While the above-written agreement specified a cash consideration of $35,000 to be paid for the Klondike bank, it appears from the evidence of the officers of the Klondike bank that the stockholders of the Klondike bank were to accept stock in the Cooper bank for their proportionate part of the $35,000, J. F. Lindley's part amounting to thirty-five shares in the Cooper bank of the par value of $100 per share, this amount of stock being 70 per cent. of the amount of stock Lindley owned in the Klondike bank. At the time of the sale, J. F. Lindley was not present and never authorized any one to act for him except in so far as the following letter authorized J. M. Clower so to act:

"Peerless, Tex., 3/25th, 1926.

"Mr. J. M. Clowers, President,

"First State Bank,

"Klondike, Texas.

"Dear Sir: —

"With reference to the proposed consolidation of the First State Bank of Klondike with the Cooper State Bank.

"As I understand the proposal, the Cooper State Bank with capital stock of $40,000.00 is to take over the assets and assume the liabilities of the First State Bank of Klondike, then the Klondike bank is to begin voluntary liquidation.

"Farrier Brothers are to guarantee the assets of the Cooper Bank against loss and retain $5,000.00 of their capital stock, thereby releasing $35,000.00 of their capital stock to the shareholders of the Klondike bank.

"This will authorize you to act accordingly as to my stock.

"I am not willing to assume liability in excess of my own stock and do not believe that the other shareholders should expect it.

"Trusting that this authority will serve you, I am

"Yours truly, Jeff D. Lindley."

It appears that Clower never undertook to exercise any power given in the letter for the reason that the sale was not made on the considerations expressed in the letter; that is, that Farrier Brothers never agreed to guarantee the assets of the Cooper bank.
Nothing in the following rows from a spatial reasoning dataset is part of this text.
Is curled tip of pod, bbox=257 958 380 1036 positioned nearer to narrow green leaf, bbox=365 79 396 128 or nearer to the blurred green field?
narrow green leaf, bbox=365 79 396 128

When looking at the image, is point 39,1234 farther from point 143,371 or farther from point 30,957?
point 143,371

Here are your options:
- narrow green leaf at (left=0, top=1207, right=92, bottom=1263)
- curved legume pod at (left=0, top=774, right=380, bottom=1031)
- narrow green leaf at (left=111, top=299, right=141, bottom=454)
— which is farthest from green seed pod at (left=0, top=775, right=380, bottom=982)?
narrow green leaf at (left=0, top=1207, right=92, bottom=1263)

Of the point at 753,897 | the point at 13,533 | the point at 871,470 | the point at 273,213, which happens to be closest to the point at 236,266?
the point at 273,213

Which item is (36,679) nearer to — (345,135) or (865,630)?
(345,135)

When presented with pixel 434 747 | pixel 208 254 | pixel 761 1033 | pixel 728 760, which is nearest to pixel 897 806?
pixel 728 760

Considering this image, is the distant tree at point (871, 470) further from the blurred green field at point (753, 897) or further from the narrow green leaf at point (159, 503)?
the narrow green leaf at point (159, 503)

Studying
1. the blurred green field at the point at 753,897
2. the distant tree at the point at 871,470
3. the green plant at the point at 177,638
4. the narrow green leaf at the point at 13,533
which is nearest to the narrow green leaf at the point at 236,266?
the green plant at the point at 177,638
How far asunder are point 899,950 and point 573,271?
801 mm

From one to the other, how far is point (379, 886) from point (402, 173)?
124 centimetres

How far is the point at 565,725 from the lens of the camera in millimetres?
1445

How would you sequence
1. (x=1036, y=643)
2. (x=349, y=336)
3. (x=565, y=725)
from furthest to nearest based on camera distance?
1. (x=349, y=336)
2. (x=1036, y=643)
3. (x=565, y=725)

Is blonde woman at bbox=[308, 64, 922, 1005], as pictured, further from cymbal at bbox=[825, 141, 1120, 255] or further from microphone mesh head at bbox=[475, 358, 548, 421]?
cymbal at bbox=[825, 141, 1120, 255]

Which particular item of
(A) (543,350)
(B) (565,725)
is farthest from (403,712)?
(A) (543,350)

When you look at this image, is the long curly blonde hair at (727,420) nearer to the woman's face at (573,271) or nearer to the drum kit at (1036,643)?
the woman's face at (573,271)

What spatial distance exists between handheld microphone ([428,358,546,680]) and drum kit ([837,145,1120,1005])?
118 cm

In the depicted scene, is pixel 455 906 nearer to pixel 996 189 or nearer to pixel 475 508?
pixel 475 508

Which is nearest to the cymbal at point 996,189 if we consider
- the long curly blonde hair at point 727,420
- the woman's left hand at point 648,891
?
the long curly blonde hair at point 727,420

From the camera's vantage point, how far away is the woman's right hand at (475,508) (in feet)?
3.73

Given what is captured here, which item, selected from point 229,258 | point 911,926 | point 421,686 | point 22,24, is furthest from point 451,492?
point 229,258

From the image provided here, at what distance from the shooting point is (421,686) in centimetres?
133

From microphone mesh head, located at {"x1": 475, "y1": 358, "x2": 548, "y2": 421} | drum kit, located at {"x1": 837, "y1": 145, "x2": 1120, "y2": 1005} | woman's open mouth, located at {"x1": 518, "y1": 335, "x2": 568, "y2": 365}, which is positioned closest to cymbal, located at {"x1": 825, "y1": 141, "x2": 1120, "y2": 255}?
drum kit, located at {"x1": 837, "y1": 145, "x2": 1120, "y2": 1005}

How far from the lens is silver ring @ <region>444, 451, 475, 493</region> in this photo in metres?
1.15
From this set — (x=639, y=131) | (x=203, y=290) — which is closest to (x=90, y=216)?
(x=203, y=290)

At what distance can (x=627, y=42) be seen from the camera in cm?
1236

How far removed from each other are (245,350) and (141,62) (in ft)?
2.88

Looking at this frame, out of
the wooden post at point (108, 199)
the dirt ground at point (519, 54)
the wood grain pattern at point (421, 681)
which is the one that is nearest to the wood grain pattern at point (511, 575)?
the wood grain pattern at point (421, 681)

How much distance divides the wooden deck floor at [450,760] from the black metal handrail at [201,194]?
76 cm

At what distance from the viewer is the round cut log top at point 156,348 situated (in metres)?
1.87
Some time later, thirty-five shares of stock in the Cooper bank were transferred from W. G. Farrier to J. F. Lindley, and Clower made several trips to see Lindley in an effort to get Lindley to accept this stock, but in each instance failed; and this certificate of stock was marked "undelivered and canceled" across the face of the certificate and was pasted back into the stock certificate ledger.

It further appears that J. F. Lindley gave his stock in the Klondike bank to his daughter, Thelma Rogers, several months before the Cooper bank closed, and that Thelma Rogers, in person, took the fifty shares of stock owned by J. F. Lindley in the Klondike bank to the Cooper bank and received in lieu thereof thirty-five shares of stock in the Cooper bank; it appearing from the record of the bank that the certificate issued Thelma Rogers was not the same certificate issued J. F. Lindley, but that the Lindley certificate remained in the bank marked "undelivered and canceled."

It is our opinion from the above facts that J. F. Lindley was never a stockholder in the Cooper State Bank. To have become a stockholder he would necessarily have had to accept the stock issued him. Chapman, Banking Commissioner, v. Thomas et al. (Tex.Civ.App.) 283 S.W. 337. This he did not do, and we are unable to find any evidence in the record that could in any way be construed as making an issue upon the delivery and acceptance by Lindley of this stock.

Appellant insists that the evidence would have authorized a jury in finding that Lindley had authorized Clower to take stock in the Cooper bank for him, and that Clower did subscribe and accept stock for Lindley, and that the stock certificate found in the bank marked "undelivered and canceled" was in truth and fact owned by Lindley for several months and then returned and marked "undelivered and canceled," and repasted into the certificate ledger. This may have happened, but this record is entirely without evidence to support such a finding. No witness testified to a single act on the part of Lindley relative to this stock except Clower, and he positively denied that he ever subscribed for or accepted any stock for Lindley, but, on the contrary, he did undertake to induce Lindley *Page 535 to take stock in the Cooper bank but was never able to do so.

Therefore we conclude that the court did not err in directing the jury to return a verdict in favor of appellee.

The Judgment of the trial court is affirmed.